EXERCISES –
(1) From the plastic credits article, copy the passage that begins at the words "The final text" and stops after the words "plastic credit market.".
(2) In the plastic credits article, what price per tonne does Moura Costa give as fair for plastic credits?
(3) Pick up the plastic credits article after its last sentence and keep writing it.

EXCERPTED PASSAGE –
>> START
He referred in particular to ongoing criticism surrounding plastic credits often around issues of additionality and potential issues with secondary trading, which some corporates wish to avoid.

ONGOING PROJECTS

Ongoing CAPs run by BVRio include Fishing for Litter, a project to collect over 500 tonnes of ocean waste by artisan fishers funded by Ocyan, a supplier to the oil and gas sector, and ocean cleanup initiative Ogyre, and a waste cooperative project in Rio de Janeiro funded by oil major Petrobras, to collect 1,800 tonnes over the next three years.

BVRio has so far worked with about 10 corporates on its CAP approach and has collected tens of thousands of tonnes of waste, it says.

“A customised Circular Action Programme is where a corporate has a waste footprint in a certain location and we are sub-contracted to remove that from the environment on their behalf. Whereas offsetting is somewhat different, through the use of credits, more distant from the supply chain of corporates,” Moura Costa explained.

That being said, BVRio still sees a place for plastic credits, provided that waste cooperatives are fairly compensated, but Moura Costa sees them more as a “tool in the toolbox” to expediate plastic recycling than a “silver bullet” to tackling the waste conundrum.

“Whichever mechanism is used, the aim is to maximise and optimise waste collection around the world, ensuring that there is social integrity, inclusion, and fair-trade concepts incorporated in the use of that mechanism,” he said.

He added that a fair price for plastic credits to fairly compensate waste collective cooperatives comes in at around $350/t.

Waste recovery project developer CleanHub recently told Carbon Pulse that it sells plastic credits anywhere from €400-1,000, depending on the project type and location.

CREDITS & UN PLASTIC TREATY

The latest round of negotiations on the UN plastic treaty wrapped up this week with shy steps forward on the draft text, due to be finalised by the end of the year.

The final text is set to have large implications for how the world will deal with the plastic pollution crisis and its impact on nature and global biodiversity, as well as for the early plastic credit market.

Negotiations in Ottawa saw the participation of major players in the emerging plastic credit market, with credit standard Verra attending as an accredited UN observer.

Verra is advocating for plastic credits to be included in the treaty as a key financing mechanism to help bridge the funding gap on waste collection and management, slated to reach an estimated $40 billion by 2040.

Credits – whether used independently or along with other financial instruments like outcome-based bonds – can support the financial mechanisms established by the treaty by mobilising financial contributions aligned with measurable results, said Robin Rix, chief of legal, policy, and markets at Verra.

Speaking to Carbon Pulse, PCX Solutions, another early mover in the plastic credit space which verifies and issues units, also said the issue took centre stage at the summit.
>> END
DATA RECORDS –
>> START
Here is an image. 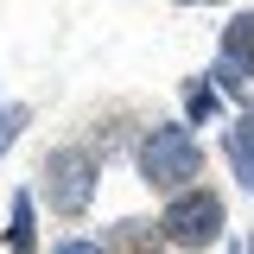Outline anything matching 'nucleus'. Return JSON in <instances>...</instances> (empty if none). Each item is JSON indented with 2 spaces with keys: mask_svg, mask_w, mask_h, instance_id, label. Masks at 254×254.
Returning a JSON list of instances; mask_svg holds the SVG:
<instances>
[{
  "mask_svg": "<svg viewBox=\"0 0 254 254\" xmlns=\"http://www.w3.org/2000/svg\"><path fill=\"white\" fill-rule=\"evenodd\" d=\"M133 165H140V185L178 197V190H190L203 178V146H197L190 121H153L133 146Z\"/></svg>",
  "mask_w": 254,
  "mask_h": 254,
  "instance_id": "f257e3e1",
  "label": "nucleus"
},
{
  "mask_svg": "<svg viewBox=\"0 0 254 254\" xmlns=\"http://www.w3.org/2000/svg\"><path fill=\"white\" fill-rule=\"evenodd\" d=\"M95 185H102V159L89 146H51L38 165V190H45L51 216H83L95 203Z\"/></svg>",
  "mask_w": 254,
  "mask_h": 254,
  "instance_id": "f03ea898",
  "label": "nucleus"
},
{
  "mask_svg": "<svg viewBox=\"0 0 254 254\" xmlns=\"http://www.w3.org/2000/svg\"><path fill=\"white\" fill-rule=\"evenodd\" d=\"M222 222H229V203H222V190H210V185L178 190V197H165V210H159L165 242H172V248H185V254L216 248V242H222Z\"/></svg>",
  "mask_w": 254,
  "mask_h": 254,
  "instance_id": "7ed1b4c3",
  "label": "nucleus"
},
{
  "mask_svg": "<svg viewBox=\"0 0 254 254\" xmlns=\"http://www.w3.org/2000/svg\"><path fill=\"white\" fill-rule=\"evenodd\" d=\"M248 76H254V13H235V19L222 26L210 83H216L222 95H242V102H248Z\"/></svg>",
  "mask_w": 254,
  "mask_h": 254,
  "instance_id": "20e7f679",
  "label": "nucleus"
},
{
  "mask_svg": "<svg viewBox=\"0 0 254 254\" xmlns=\"http://www.w3.org/2000/svg\"><path fill=\"white\" fill-rule=\"evenodd\" d=\"M222 153H229V165H235V185L254 197V95L235 108V121H229V133H222Z\"/></svg>",
  "mask_w": 254,
  "mask_h": 254,
  "instance_id": "39448f33",
  "label": "nucleus"
},
{
  "mask_svg": "<svg viewBox=\"0 0 254 254\" xmlns=\"http://www.w3.org/2000/svg\"><path fill=\"white\" fill-rule=\"evenodd\" d=\"M102 248H108V254H159V248H165V229L146 222V216H121L108 235H102Z\"/></svg>",
  "mask_w": 254,
  "mask_h": 254,
  "instance_id": "423d86ee",
  "label": "nucleus"
},
{
  "mask_svg": "<svg viewBox=\"0 0 254 254\" xmlns=\"http://www.w3.org/2000/svg\"><path fill=\"white\" fill-rule=\"evenodd\" d=\"M6 248L13 254H38V222H32V190L13 197V229H6Z\"/></svg>",
  "mask_w": 254,
  "mask_h": 254,
  "instance_id": "0eeeda50",
  "label": "nucleus"
},
{
  "mask_svg": "<svg viewBox=\"0 0 254 254\" xmlns=\"http://www.w3.org/2000/svg\"><path fill=\"white\" fill-rule=\"evenodd\" d=\"M216 108H222V89H216V83H185V121H190V127L210 121Z\"/></svg>",
  "mask_w": 254,
  "mask_h": 254,
  "instance_id": "6e6552de",
  "label": "nucleus"
},
{
  "mask_svg": "<svg viewBox=\"0 0 254 254\" xmlns=\"http://www.w3.org/2000/svg\"><path fill=\"white\" fill-rule=\"evenodd\" d=\"M26 121H32V108H26V102H0V153L19 140V127H26Z\"/></svg>",
  "mask_w": 254,
  "mask_h": 254,
  "instance_id": "1a4fd4ad",
  "label": "nucleus"
},
{
  "mask_svg": "<svg viewBox=\"0 0 254 254\" xmlns=\"http://www.w3.org/2000/svg\"><path fill=\"white\" fill-rule=\"evenodd\" d=\"M58 254H108V248H102V242H83V235H64Z\"/></svg>",
  "mask_w": 254,
  "mask_h": 254,
  "instance_id": "9d476101",
  "label": "nucleus"
},
{
  "mask_svg": "<svg viewBox=\"0 0 254 254\" xmlns=\"http://www.w3.org/2000/svg\"><path fill=\"white\" fill-rule=\"evenodd\" d=\"M178 6H216V0H178Z\"/></svg>",
  "mask_w": 254,
  "mask_h": 254,
  "instance_id": "9b49d317",
  "label": "nucleus"
},
{
  "mask_svg": "<svg viewBox=\"0 0 254 254\" xmlns=\"http://www.w3.org/2000/svg\"><path fill=\"white\" fill-rule=\"evenodd\" d=\"M248 254H254V242H248Z\"/></svg>",
  "mask_w": 254,
  "mask_h": 254,
  "instance_id": "f8f14e48",
  "label": "nucleus"
}]
</instances>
>> END
OUTPUTS IN ORDER –
(1)
The final text is set to have large implications for how the world will deal with the plastic pollution crisis and its impact on nature and global biodiversity, as well as for the early plastic credit market.

(2) Around $350 per tonne.

(3)
“While negotiators touched on financing at INC-4 as one of many topics on a packed agenda, it was a major topic of discussion at side events in Ottawa,” said Stefanie Beitien, managing director of PCX Solutions.

“This was exciting to see, because we need $1.64 trillion by 2040 to beat plastic pollution. Market-based mechanisms like plastic credits, which channel funds from the private sector into recycling, upcycling, and clean-up projects, are an important option for emerging markets which lack funding and infrastructure.”

According to Beitien, while other funding mechanisms may take years to develop and implement, plastic credits can be deployed today.

BVRio’s Moura Costa was involved in helping to create the Verra Plastic Waste Standard back in 2017, but told Carbon Pulse that the standard has become “too cumbersome, too elitist, and too slow to be approved”.

BVRio instead developed its own standard – the Circular Credits Standard – but today refrains from using credits at all, he said.

“We are trying to attract plastic collection finance to provide the service on a wider scale than trying to fragment that into a security called credits,” he said.

For example, BVRio is in the process of creating an inclusive waste collection fund to ramp up its waste collection efforts, which corporates can then join to collect plastic on their behalf. The fund will fairly compensate waste collectors, said Moura Costa.

More than 5,600 credits have so far been transacted through BVRio’s mechanism based on the Circular Credits Standard, plus around 1,400 tonnes collected and processed through its Circular Action Programmes.

INDIA’S EPR CREDITS

In India, GEM Enviro Management operates on behalf of over 125 organisations to collect plastic waste via waste collection centres and pass that waste onto recyclers for recycling and generation of EPR credits.

The system of EPR credits governed by India’s Central Pollution Control Board (CPCB) sees recyclers generate EPR credits on the CPCB portal, with the credits subsequently sold onto brand owners looking to address their obligations under India’s plastic waste management regulations for extended producer responsibility (EPR).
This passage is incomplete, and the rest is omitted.